Financial Literacy

In a recent interview with Tim Ferriss, VC Bill Gurley admits:

If there was a scale of financial sophistication between one and 10, and you would say a really smart person in New York is an 8.5, the average Silicon Valley person on financial literacy is a two.

And it’s funny because they make fun of Wall Street, but it’s just out of ignorance, they don’t know anything.

Bill said it, not me (the transcript is worth reading for the full context but I’m not twisting him… those words are the spirit). I don’t know enough to have an opinion on this but I do find it surprising. Financial literacy starts at home and VCs don’t strike me as a cohort that rose from the gutter so either I’m wrong about the source of financial literacy or maybe poor kids play lacrosse after all.

Either way, the workings of money are abstractions like code. It touches almost every decision since it prices time (interest rates function as an exchange rate between time and money). It’s a basic life skill in an increasingly abstract, financialized world. Teaching our kids about it is basic hygiene.

Last night, we had our regular family dinner with my wife’s sister’s fam (4 adults, 4 kids — grades 1, 4, 5 and 7 plus another 4th grader who was spending the night). We usually go around the table asking each person about something they were grateful for that week or what’s something they tried at and failed (I know, I know it’s a bit cliche. These prompts do lead to provocative discussions and serve to put kids and adults on the same level).

But this time we did something different.

Yinh wanted to use the Silicon Valley Bank run as a learning moment. She started by explaining how banks invest deposits in longer-dated loans to earn a yield. To nudge the kids towards understanding the risk, she said the bank invests in loans that only pay back once a year. While not mechanically true, the point was to have them recognize the liquidity mismatch between the long-dated loan and the deposits that can be withdrawn anytime.

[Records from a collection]
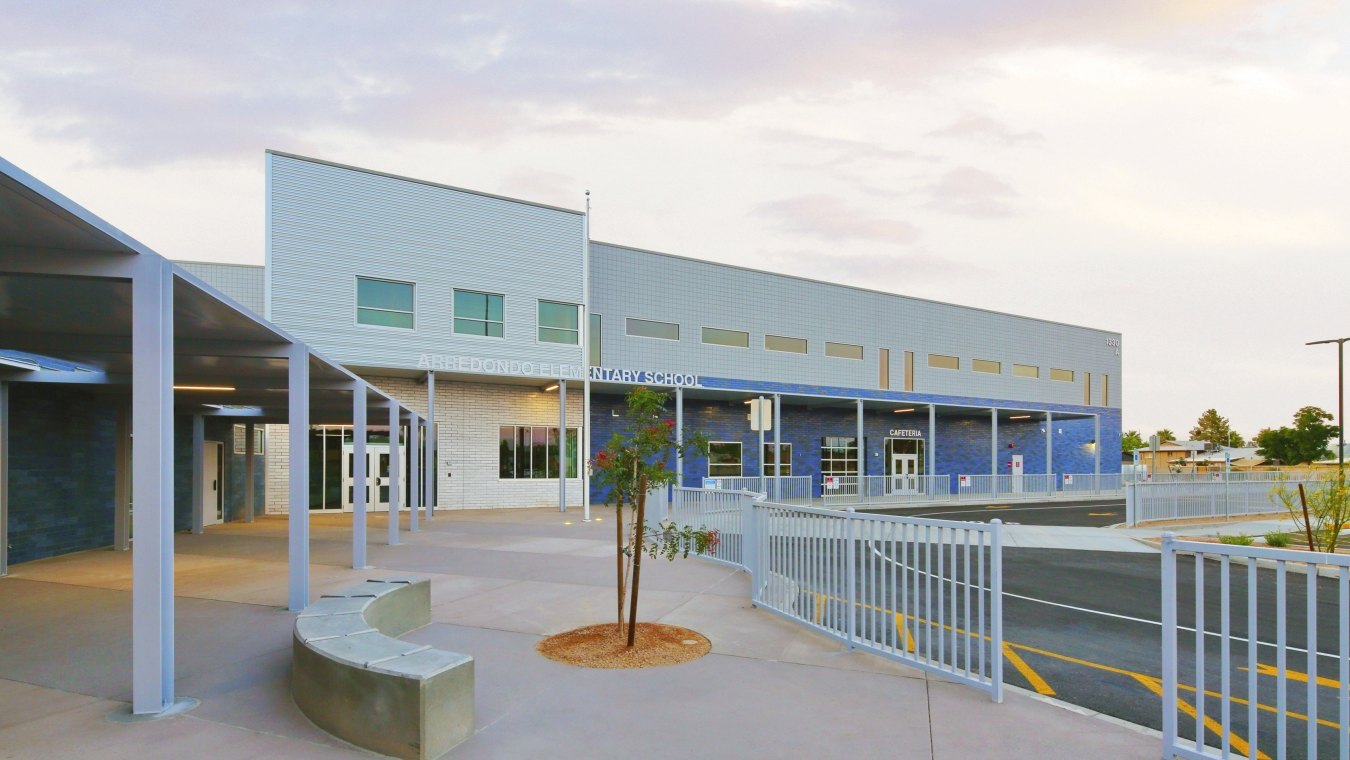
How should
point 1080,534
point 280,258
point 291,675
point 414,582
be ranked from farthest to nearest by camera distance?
point 280,258 → point 1080,534 → point 414,582 → point 291,675

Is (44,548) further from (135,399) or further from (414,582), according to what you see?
(135,399)

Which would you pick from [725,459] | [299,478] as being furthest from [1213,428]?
[299,478]

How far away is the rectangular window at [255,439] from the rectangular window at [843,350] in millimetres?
23236

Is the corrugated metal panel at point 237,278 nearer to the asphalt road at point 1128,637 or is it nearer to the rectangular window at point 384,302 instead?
the rectangular window at point 384,302

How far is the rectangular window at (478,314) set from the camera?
1009 inches

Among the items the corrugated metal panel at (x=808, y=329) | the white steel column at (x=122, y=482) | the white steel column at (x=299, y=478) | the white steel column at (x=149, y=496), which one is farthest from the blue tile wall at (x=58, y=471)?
the corrugated metal panel at (x=808, y=329)

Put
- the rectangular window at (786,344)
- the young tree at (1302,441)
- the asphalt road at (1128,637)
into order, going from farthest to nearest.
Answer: the young tree at (1302,441) → the rectangular window at (786,344) → the asphalt road at (1128,637)

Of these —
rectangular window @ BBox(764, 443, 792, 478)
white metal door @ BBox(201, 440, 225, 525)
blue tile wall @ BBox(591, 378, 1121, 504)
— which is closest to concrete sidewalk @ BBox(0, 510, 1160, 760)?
white metal door @ BBox(201, 440, 225, 525)

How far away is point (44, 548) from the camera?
43.9 ft

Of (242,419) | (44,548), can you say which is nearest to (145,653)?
(44,548)

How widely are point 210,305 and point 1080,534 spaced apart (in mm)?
19408

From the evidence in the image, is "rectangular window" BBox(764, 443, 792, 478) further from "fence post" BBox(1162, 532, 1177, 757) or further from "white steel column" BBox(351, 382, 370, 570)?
"fence post" BBox(1162, 532, 1177, 757)

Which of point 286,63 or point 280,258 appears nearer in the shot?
point 286,63

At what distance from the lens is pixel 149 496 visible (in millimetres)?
5547
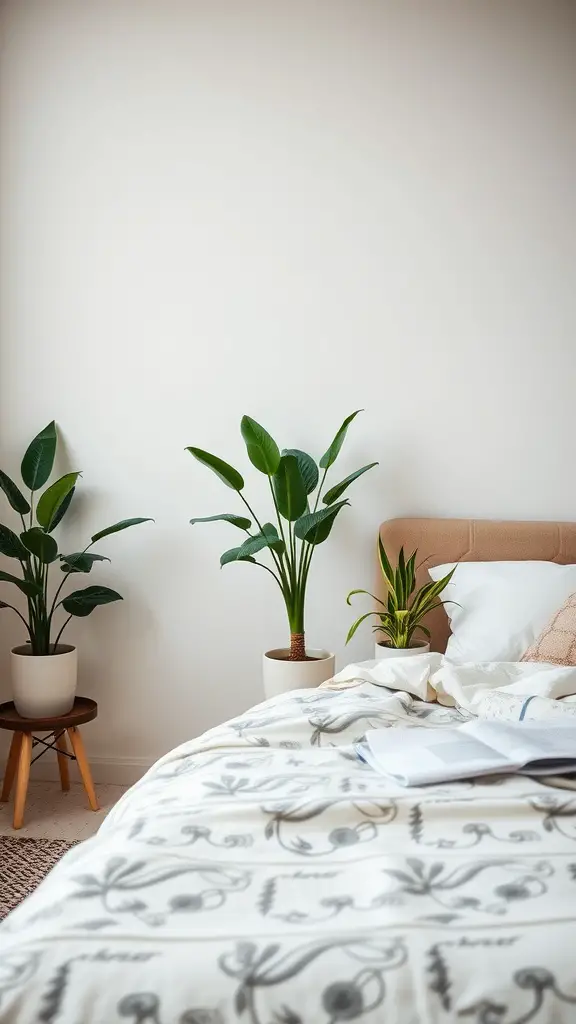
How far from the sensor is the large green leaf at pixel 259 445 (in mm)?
2729

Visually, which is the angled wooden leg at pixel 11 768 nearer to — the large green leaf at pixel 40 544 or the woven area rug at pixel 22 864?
the woven area rug at pixel 22 864

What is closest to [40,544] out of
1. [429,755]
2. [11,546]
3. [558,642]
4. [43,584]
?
[11,546]

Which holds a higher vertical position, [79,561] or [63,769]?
[79,561]

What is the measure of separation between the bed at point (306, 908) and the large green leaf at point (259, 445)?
1383 mm

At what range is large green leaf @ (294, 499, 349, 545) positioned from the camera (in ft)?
8.87

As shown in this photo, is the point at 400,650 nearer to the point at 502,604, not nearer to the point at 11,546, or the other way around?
the point at 502,604

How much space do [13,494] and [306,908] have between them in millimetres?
2306

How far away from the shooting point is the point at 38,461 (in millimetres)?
3020

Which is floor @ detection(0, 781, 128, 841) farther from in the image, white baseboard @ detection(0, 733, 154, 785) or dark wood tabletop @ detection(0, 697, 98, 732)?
dark wood tabletop @ detection(0, 697, 98, 732)

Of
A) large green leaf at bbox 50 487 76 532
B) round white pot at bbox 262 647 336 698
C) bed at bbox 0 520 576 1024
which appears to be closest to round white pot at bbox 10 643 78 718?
large green leaf at bbox 50 487 76 532

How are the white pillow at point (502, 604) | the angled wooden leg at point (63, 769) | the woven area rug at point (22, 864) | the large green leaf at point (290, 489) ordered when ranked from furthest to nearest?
the angled wooden leg at point (63, 769) < the large green leaf at point (290, 489) < the white pillow at point (502, 604) < the woven area rug at point (22, 864)

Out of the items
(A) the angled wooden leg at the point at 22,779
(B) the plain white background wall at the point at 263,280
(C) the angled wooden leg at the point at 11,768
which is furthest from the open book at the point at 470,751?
(C) the angled wooden leg at the point at 11,768

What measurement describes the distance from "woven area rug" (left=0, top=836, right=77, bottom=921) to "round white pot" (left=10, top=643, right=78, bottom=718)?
0.41 metres

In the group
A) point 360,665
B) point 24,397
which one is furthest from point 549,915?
point 24,397
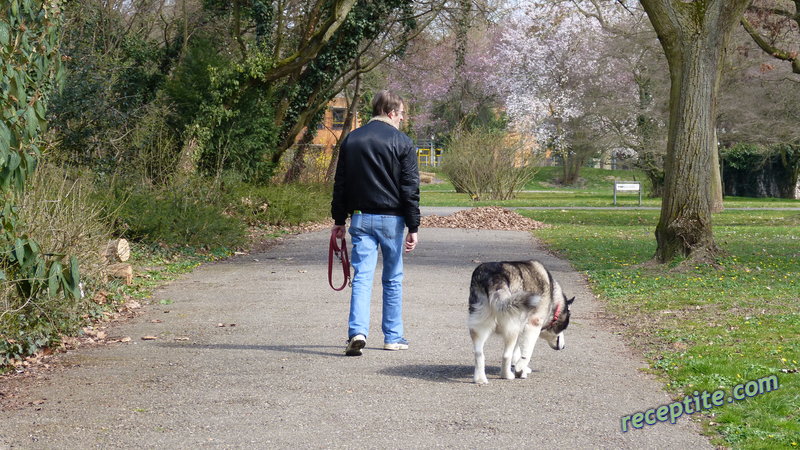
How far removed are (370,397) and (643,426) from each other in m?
1.75

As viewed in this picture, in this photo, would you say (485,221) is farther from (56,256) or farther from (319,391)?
(319,391)

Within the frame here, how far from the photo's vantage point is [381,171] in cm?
770

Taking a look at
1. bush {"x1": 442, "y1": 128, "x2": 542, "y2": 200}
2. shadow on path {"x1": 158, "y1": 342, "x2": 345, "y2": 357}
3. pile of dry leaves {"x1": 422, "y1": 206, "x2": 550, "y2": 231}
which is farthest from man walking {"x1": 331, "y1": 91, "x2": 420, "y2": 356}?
bush {"x1": 442, "y1": 128, "x2": 542, "y2": 200}

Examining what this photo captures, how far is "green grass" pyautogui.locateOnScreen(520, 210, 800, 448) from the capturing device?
593cm

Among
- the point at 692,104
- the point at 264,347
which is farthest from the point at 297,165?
the point at 264,347

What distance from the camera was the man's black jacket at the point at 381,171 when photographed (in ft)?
25.2

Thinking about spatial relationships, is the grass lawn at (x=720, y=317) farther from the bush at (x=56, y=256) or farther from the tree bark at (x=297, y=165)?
the tree bark at (x=297, y=165)

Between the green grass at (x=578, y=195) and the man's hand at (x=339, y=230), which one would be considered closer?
the man's hand at (x=339, y=230)

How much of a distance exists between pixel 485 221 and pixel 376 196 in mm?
18147

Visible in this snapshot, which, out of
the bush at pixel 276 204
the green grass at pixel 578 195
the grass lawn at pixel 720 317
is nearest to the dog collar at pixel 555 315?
the grass lawn at pixel 720 317

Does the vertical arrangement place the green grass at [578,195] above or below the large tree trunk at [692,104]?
below

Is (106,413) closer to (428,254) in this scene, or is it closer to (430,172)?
(428,254)

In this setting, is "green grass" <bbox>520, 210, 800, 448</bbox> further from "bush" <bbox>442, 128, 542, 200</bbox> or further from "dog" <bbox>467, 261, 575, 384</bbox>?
"bush" <bbox>442, 128, 542, 200</bbox>

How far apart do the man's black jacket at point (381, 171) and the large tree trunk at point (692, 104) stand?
7.68m
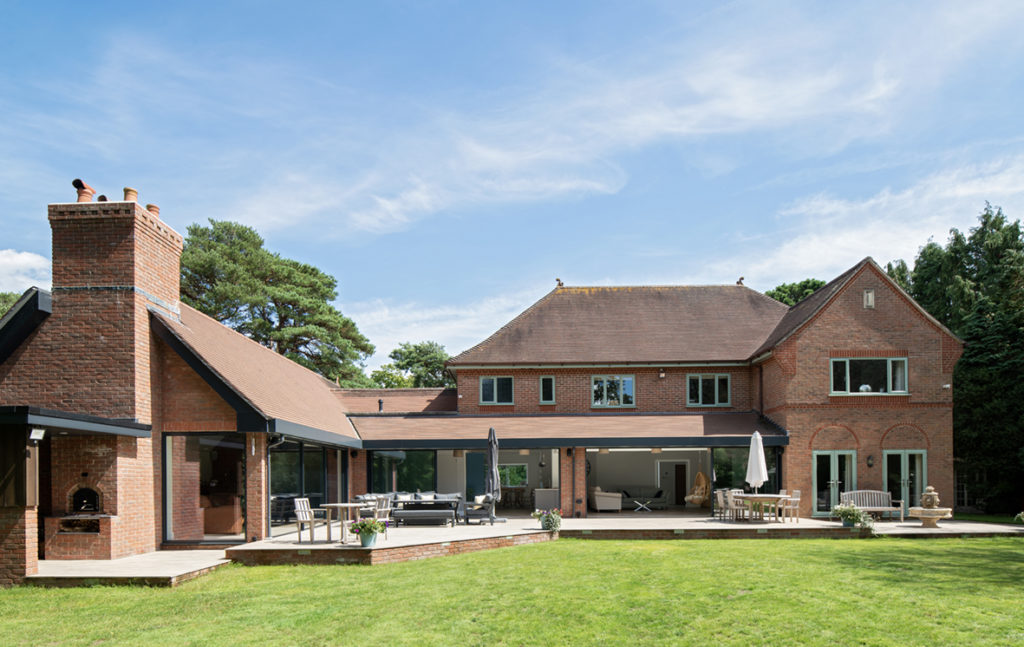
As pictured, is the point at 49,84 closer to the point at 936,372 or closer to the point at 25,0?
the point at 25,0

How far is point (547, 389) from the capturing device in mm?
25984

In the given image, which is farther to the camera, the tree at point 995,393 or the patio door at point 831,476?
the tree at point 995,393

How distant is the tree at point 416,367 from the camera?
5644 centimetres

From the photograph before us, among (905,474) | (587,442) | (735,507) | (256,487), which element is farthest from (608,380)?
(256,487)

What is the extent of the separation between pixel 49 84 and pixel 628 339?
17749mm

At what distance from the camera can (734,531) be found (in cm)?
1764

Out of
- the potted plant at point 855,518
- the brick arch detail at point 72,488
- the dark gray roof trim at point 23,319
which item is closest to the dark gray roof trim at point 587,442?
the potted plant at point 855,518

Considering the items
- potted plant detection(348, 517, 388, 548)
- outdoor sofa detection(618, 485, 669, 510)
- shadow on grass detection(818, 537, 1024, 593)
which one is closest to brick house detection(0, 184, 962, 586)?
outdoor sofa detection(618, 485, 669, 510)

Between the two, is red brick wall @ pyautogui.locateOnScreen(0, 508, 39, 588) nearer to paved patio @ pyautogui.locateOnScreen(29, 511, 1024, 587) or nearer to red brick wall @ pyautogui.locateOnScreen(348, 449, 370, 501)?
paved patio @ pyautogui.locateOnScreen(29, 511, 1024, 587)

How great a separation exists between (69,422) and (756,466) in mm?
15186

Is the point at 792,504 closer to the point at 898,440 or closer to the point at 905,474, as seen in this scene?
the point at 905,474

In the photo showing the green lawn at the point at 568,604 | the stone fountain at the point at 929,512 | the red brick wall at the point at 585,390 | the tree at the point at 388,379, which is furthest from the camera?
the tree at the point at 388,379

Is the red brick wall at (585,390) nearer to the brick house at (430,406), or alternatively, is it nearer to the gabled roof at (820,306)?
the brick house at (430,406)

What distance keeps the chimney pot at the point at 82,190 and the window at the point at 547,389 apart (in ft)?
48.8
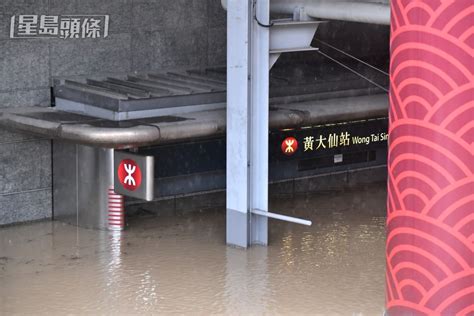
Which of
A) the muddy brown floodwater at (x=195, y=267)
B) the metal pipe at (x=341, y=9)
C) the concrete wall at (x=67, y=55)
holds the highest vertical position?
the metal pipe at (x=341, y=9)

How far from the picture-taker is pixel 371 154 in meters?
15.5

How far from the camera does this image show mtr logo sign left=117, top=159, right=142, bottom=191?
11.9 metres

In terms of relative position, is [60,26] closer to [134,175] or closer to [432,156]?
[134,175]

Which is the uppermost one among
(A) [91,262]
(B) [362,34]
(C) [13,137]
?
(B) [362,34]

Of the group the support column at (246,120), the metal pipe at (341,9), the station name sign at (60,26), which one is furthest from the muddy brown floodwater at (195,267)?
the metal pipe at (341,9)

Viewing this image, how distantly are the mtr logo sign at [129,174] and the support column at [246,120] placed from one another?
1.03 m

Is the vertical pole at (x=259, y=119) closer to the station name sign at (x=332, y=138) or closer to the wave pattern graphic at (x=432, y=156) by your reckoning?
the station name sign at (x=332, y=138)

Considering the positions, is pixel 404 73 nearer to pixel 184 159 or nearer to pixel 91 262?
pixel 91 262

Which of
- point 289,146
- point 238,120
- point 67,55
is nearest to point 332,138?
point 289,146

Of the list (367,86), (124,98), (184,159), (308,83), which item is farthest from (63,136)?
(367,86)

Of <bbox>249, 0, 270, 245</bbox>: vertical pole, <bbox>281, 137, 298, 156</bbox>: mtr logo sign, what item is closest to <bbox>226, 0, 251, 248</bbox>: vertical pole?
<bbox>249, 0, 270, 245</bbox>: vertical pole

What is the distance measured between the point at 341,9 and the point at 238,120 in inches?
65.7

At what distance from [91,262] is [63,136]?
5.00 feet

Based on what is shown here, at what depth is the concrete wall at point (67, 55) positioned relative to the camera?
12.8m
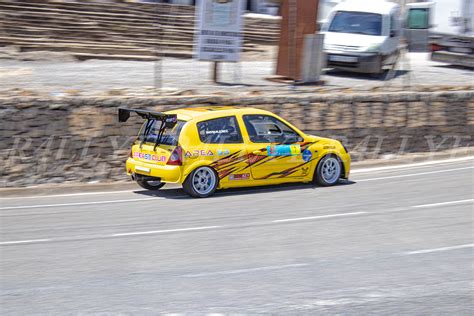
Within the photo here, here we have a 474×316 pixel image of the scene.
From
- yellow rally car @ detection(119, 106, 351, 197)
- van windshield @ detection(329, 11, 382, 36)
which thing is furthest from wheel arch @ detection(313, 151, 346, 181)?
van windshield @ detection(329, 11, 382, 36)

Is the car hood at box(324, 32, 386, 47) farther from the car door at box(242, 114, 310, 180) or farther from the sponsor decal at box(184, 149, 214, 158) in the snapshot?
the sponsor decal at box(184, 149, 214, 158)

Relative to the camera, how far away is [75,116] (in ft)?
48.4

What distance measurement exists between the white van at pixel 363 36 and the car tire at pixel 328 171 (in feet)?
28.2

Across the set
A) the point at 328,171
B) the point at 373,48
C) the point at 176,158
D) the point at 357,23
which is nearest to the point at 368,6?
the point at 357,23

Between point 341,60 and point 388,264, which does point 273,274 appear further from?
point 341,60

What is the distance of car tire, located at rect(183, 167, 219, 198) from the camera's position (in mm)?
12945

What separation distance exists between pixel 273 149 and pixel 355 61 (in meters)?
9.54

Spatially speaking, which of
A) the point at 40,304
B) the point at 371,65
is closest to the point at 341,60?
the point at 371,65

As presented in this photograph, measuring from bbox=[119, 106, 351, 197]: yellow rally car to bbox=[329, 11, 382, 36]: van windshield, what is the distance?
9.80 meters

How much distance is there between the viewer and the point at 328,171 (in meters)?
14.4

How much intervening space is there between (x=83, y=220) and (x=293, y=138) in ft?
14.5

PROBLEM SET:
a: In the financial literacy text, change the passage starting at "In a recent" and ending at "literacy is a two." by putting "Chicago" in place of "New York".
b: According to the financial literacy text, what score does Bill Gurley give the average Silicon Valley person on financial literacy?
c: Pick up the financial literacy text where it stops and keep writing.
The records aren't needed for any of this.

EXERCISE ANSWERS:
a:
In a recent interview with Tim Ferriss, VC Bill Gurley admits:

If there was a scale of financial sophistication between one and 10, and you would say a really smart person in Chicago is an 8.5, the average Silicon Valley person on financial literacy is a two.

b: A two, on a scale of one to 10.

c:
I taught them how rising interest rates cause the value of the loans to fall. But I also dispensed with mechanical accuracy in favor of intuition. I told Zak he plays the role of the bank. He loans me $100 and I promise to repay him $110 in one year. But then, immediately, mom asks to borrow that $100 from me but she’ll pay me back $120 in a year.

How should Zak feel? Well, sad. He’s going to get $110 in one year but since his mom is willing to pay $20 for a loan he could have lent her only $90 and still known he’s going to get back $110 in a year. Of course, this isn’t accurate interest rate math, but save that for a 7th grader. For a 4th grader, this delivers the point intuitively. [And for adults who think buying individual bonds instead of a bond fund somehow is less risky because they know how much nominal money they’ll get back, think through Zak’s position here — he is still getting $110 back but he’s definitely sad even though the counterfactual universe where he invests in a bond fund that gets marked down to $90 is optically worse.]

I was fortunate that my mother taught me about money. I can still remember my brain hurting when she explained a mortgage to me. It took a while to get my head around it. Remembering that keeps me patient — I’m grateful she persisted until it got through my dense skull. She didn’t push, she just repeated herself calmly every time I was frustrated “how does this work again?”. It sinks in eventually. If anything, the exposure will prime them to learn faster when they do encounter it down the line when the stakes are higher in school or real life.

[If you think my difficulty in understanding a mortgage was stupid, I got a better one for you. When I was about 12 or 13 an older kid told me a prostitute is “someone that gets paid to have sex with you”.

Sit down for this.

My mental model for “someone gets paid to X with or at you” was…a hitman.

I now believed that there was a person whose career was to have someone pay them to have sex with a 3rd party. Until then I had the impression that sex was a desirable activity but then hearing it connoted as something that is delivered as revenge or assault made me wonder if sex might actually be a gross punishment.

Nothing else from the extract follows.